John Buchan’s books, from the early 1900s, mention Scots hams that aren’t pork.

One is “mutton ham”, which apparently wasn’t mass produced; the book, Huntingtower (1922) says “a mutton ham, which you can’t get for love or money in Glasgow”

And Richard Hannay, the hero of The Thirty-Nine Steps, wanders through Scotland again in Mr. Standfast (1919), and on the Isle of Skye eats “braxy ham” in a shepherd’s hut. “Braxy is the flesh of sheep which have died a natural death, by flood, drift, or disease”, according to this page, braxie ham | WordReference Forums

The latest figures show over 6 million sheep in Scotland vs 340K pigs Livestock - Results from the Scottish Agricultural Census: June 2021 - gov.scot

Links to the Buchan books here: Search: fadedpage.com

I was thinking of lutefisk, the Norwegian preserved fish, and wondered why they used lye instead of just salting the fish. According to Wikipedia that area of the world lacked good supplies of salt, hence the lye (and the odor, oh! the smell!) It’s getting to be the season for churches to host lutefisk dinners here in Minnesota; we don’t partake.

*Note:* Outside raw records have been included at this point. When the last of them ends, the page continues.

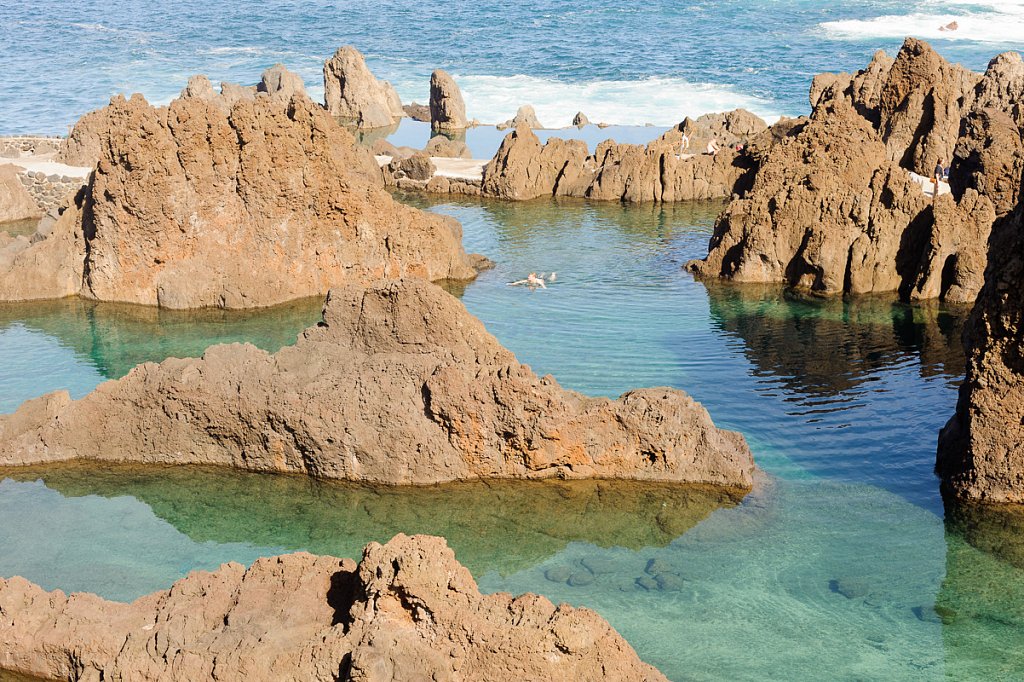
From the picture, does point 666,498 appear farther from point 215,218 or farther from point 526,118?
point 526,118

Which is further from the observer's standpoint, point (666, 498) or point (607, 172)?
point (607, 172)

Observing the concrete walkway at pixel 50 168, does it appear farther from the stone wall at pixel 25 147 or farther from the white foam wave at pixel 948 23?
the white foam wave at pixel 948 23

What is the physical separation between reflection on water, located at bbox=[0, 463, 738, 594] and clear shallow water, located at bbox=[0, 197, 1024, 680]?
0.10ft

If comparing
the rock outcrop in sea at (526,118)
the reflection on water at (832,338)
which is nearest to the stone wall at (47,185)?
the reflection on water at (832,338)

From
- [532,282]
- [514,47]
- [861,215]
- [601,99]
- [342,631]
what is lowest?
[532,282]

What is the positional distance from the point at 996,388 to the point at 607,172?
21.0 metres

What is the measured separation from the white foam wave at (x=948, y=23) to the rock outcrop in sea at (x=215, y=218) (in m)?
58.7

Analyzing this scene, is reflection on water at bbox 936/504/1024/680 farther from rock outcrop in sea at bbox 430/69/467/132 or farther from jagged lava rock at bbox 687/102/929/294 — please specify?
rock outcrop in sea at bbox 430/69/467/132

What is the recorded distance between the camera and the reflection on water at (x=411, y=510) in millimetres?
12727

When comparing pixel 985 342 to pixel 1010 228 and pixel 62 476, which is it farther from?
pixel 62 476

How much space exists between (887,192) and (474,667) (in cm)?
1751

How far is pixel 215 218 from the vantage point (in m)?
22.3

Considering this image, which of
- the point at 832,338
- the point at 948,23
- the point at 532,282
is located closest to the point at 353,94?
the point at 532,282

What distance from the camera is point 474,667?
848 cm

I’ve heard that the people who find lutefisk palatable drench it in butter - lots and lots of butter.

What about duck confit, which uses the duck’s own fat to preserve it?

You do the same thing with lard, preserving pork in fat.

Same thing with tallow, and beef?

I love that! Easy to make at home too! It does not preserve well, not in my household: I eat it on the spot, no matter how much I make.

My inlaws are Norwegian. Lutefisk is a Christmas tradition. It’s like eating fish flavored jello that has bones in it. Drenched in a butter “gravy” that’s mostly butter, a bit of heavy cream, heavily salted and peppered. Without the gravy lutefisk doesn’t have much taste but it certainly smells the place up for days.

I find it tolerable so I eat enough to be polite. Fortunately they always serve ham so I just fill up on that.